*** Opening of Excerpted passage ***
Alzheimer's disease treatment Your specific treatment for Alzheimer's disease will be determined by your doctor based on:
Your age, overall health, and medical history
Extent of the disease
Your tolerance for specific medicines, procedures, and therapies
Expectations for the course of the diseas
Your opinion or preference
At this time, there is no cure for Alzheimer's disease, there is no way of slowing the progression of the disease, and there is no treatment available to reverse its effects. But medicines can help patients with Alzheimer's disease.
In general, healthy lifestyle changes that protect the body from strokes and heart attacks tend to protect the brain from cognitive decline. Older adults who exercise, maintain their normal body weight, avoid head trauma, have no more than one standard alcoholic beverage daily, and stay socially engaged maintain their cognitive abilities best. These recommendations are appropriate at all stages of disease but need to be tailored to the individual's preferences and abilities.
*** Close of Excerpted passage ***
[Requirement] Please output the passage on Alzheimer's disease treatment word for word, starting with "In general, healthy" and going on through "preferences and abilities.".
*** Opening of Recorded information ***
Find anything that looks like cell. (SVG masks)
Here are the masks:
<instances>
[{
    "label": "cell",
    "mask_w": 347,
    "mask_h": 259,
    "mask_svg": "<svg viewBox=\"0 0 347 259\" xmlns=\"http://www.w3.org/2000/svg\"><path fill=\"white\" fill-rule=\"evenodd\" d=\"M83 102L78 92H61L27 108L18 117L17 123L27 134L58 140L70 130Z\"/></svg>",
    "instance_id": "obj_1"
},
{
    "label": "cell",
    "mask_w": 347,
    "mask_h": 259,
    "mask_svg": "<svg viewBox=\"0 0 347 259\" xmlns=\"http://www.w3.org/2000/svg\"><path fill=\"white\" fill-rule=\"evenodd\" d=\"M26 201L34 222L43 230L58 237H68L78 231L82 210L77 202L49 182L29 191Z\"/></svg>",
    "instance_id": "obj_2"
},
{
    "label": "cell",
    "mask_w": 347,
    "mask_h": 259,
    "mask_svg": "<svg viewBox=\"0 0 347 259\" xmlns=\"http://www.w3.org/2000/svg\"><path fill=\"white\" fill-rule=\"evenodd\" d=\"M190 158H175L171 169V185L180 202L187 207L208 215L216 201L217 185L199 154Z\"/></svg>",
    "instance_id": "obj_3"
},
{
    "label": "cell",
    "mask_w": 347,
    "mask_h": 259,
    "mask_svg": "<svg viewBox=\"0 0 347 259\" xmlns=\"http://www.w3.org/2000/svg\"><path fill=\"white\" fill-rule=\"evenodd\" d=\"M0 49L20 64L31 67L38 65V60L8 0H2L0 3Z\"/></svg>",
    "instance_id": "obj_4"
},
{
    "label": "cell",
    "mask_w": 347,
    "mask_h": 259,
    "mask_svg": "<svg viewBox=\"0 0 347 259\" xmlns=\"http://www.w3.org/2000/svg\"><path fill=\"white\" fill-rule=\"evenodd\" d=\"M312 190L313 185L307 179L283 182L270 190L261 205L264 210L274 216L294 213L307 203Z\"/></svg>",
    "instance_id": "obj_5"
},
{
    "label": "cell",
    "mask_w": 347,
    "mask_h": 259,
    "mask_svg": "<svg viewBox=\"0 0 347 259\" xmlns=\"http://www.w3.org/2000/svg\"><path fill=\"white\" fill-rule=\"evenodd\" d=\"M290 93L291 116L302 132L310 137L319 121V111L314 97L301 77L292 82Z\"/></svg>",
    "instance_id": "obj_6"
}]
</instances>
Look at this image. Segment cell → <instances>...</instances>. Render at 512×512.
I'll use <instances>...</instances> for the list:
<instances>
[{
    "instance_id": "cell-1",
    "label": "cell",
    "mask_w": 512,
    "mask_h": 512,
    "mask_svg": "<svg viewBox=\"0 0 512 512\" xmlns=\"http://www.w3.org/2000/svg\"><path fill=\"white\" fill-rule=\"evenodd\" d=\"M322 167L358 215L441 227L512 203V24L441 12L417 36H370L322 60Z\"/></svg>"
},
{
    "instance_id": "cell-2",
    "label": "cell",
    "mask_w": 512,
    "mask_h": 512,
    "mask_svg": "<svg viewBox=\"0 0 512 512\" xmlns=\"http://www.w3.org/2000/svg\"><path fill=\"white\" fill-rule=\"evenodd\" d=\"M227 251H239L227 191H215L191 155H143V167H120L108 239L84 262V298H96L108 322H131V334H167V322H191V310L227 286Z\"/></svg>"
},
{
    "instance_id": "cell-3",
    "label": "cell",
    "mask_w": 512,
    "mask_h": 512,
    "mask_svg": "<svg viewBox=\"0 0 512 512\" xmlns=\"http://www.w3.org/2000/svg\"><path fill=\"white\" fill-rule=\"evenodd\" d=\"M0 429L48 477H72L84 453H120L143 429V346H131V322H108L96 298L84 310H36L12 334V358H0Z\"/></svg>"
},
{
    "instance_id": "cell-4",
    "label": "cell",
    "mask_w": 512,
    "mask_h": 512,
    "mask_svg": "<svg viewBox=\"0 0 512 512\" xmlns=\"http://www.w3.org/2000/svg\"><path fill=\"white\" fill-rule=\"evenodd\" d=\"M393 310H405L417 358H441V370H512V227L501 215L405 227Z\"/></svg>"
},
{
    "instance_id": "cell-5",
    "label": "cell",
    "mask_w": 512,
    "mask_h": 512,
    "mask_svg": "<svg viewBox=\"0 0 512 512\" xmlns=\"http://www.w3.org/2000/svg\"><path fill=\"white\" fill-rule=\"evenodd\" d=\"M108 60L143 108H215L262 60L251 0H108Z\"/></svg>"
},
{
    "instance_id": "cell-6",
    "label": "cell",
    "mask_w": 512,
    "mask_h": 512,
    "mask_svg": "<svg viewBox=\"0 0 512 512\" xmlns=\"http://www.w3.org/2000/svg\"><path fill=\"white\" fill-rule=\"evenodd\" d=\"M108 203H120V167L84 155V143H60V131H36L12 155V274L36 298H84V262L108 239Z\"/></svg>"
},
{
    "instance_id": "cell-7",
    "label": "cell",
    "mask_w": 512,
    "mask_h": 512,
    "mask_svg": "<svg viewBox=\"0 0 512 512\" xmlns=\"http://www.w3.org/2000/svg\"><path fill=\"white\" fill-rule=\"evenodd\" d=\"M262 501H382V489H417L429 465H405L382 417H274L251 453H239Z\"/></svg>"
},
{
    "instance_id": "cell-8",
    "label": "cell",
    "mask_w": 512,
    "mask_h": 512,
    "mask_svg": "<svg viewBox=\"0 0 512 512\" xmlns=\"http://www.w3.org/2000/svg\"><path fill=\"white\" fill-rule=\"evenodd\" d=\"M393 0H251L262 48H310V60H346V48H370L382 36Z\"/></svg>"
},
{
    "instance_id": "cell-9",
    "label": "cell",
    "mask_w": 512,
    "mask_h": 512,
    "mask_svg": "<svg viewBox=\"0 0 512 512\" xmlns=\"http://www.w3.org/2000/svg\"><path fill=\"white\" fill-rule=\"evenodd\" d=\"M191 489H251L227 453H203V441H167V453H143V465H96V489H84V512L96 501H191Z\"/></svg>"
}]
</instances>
*** Close of Recorded information ***
[Response]
In general, healthy lifestyle changes that protect the body from strokes and heart attacks tend to protect the brain from cognitive decline. Older adults who exercise, maintain their normal body weight, avoid head trauma, have no more than one standard alcoholic beverage daily, and stay socially engaged maintain their cognitive abilities best. These recommendations are appropriate at all stages of disease but need to be tailored to the individual's preferences and abilities.